##### SUPPLIED MATERIAL #####
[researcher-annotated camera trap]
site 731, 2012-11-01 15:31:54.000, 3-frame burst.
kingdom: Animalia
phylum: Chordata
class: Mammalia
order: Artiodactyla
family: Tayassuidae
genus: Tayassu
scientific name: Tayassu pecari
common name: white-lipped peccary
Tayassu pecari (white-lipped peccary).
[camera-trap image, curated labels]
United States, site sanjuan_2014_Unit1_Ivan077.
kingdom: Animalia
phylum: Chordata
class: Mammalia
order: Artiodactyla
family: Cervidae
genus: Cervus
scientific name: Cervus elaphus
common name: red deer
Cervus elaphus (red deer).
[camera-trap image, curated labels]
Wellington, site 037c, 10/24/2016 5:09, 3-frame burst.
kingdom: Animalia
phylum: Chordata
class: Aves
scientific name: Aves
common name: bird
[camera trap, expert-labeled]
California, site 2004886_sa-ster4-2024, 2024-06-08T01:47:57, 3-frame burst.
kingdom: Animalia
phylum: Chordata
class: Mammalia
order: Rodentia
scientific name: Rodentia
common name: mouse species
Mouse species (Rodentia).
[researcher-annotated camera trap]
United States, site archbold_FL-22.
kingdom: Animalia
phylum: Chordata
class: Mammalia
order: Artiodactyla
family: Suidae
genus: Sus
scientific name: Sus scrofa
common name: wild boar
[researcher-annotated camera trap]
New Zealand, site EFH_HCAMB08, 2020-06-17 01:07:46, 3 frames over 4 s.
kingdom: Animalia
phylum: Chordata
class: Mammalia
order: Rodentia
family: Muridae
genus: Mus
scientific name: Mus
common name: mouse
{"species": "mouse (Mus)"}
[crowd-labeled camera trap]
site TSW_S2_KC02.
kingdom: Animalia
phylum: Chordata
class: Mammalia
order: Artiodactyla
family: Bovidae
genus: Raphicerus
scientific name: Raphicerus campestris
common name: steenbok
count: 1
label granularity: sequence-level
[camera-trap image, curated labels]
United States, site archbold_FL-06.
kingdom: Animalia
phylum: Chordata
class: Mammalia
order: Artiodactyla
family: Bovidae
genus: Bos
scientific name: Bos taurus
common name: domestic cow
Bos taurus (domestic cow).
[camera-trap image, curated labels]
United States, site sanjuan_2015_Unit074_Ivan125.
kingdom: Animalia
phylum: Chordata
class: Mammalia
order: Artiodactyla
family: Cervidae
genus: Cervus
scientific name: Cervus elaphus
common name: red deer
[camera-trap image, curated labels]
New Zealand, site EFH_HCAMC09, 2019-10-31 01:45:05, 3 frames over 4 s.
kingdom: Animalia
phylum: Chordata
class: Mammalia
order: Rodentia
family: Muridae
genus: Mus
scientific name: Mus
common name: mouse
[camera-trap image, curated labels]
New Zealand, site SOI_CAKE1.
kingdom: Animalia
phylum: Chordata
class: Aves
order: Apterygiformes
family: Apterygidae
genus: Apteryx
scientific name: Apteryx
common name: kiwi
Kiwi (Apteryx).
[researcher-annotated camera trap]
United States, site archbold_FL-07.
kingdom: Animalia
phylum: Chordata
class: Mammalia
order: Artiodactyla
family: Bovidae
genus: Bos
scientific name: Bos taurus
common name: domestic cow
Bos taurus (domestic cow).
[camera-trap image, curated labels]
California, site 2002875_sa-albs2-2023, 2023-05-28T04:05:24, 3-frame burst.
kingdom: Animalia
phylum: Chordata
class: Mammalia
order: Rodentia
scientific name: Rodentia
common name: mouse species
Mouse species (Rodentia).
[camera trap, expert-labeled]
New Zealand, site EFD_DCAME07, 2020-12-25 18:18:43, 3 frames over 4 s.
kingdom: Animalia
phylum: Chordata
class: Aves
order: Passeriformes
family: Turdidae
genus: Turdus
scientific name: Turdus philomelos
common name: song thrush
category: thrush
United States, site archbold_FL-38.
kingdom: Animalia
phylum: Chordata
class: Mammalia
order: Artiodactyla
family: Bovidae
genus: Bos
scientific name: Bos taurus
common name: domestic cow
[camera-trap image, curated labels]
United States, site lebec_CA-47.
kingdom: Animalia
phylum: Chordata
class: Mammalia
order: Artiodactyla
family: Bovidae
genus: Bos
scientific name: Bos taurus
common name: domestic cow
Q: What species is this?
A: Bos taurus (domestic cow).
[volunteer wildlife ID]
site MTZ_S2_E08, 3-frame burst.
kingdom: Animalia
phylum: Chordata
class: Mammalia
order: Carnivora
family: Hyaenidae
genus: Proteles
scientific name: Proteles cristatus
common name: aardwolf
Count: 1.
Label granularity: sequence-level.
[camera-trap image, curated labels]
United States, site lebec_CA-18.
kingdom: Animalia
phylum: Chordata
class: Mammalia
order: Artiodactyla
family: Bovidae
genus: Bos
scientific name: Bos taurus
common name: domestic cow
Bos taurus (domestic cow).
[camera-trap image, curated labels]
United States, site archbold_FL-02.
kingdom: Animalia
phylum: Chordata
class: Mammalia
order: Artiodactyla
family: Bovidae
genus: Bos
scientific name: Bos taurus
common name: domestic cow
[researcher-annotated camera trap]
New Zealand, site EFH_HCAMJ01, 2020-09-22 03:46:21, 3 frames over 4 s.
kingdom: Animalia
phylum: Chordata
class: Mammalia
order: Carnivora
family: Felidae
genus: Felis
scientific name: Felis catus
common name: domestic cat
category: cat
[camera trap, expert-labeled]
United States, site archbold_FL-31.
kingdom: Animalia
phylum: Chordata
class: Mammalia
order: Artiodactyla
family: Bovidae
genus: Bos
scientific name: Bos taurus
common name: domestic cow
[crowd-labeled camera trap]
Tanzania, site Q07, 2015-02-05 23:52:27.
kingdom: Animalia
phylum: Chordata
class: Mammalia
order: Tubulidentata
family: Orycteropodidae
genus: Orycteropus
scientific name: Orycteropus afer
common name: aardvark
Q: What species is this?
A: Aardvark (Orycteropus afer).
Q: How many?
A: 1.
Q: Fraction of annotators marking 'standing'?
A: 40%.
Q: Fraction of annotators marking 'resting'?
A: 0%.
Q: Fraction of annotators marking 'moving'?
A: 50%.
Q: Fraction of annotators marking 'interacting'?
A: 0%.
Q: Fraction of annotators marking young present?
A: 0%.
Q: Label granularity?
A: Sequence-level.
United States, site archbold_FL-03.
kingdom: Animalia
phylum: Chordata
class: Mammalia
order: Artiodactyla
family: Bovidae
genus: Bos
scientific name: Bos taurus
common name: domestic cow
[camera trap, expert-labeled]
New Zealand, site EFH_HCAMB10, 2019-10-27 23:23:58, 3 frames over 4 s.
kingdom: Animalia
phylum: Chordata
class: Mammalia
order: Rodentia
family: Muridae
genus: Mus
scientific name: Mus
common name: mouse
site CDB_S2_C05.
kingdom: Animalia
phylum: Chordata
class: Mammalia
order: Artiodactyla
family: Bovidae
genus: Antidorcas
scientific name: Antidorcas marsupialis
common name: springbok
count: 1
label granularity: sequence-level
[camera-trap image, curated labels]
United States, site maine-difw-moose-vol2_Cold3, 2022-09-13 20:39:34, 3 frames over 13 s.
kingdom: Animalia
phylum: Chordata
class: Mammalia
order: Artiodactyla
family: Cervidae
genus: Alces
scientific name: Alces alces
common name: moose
#####
» WHAT NEEDS TO BE DONE: Once you have counted the lines of the data that contain the word "United", please reply with that number alone.

» ANSWER BELOW: 12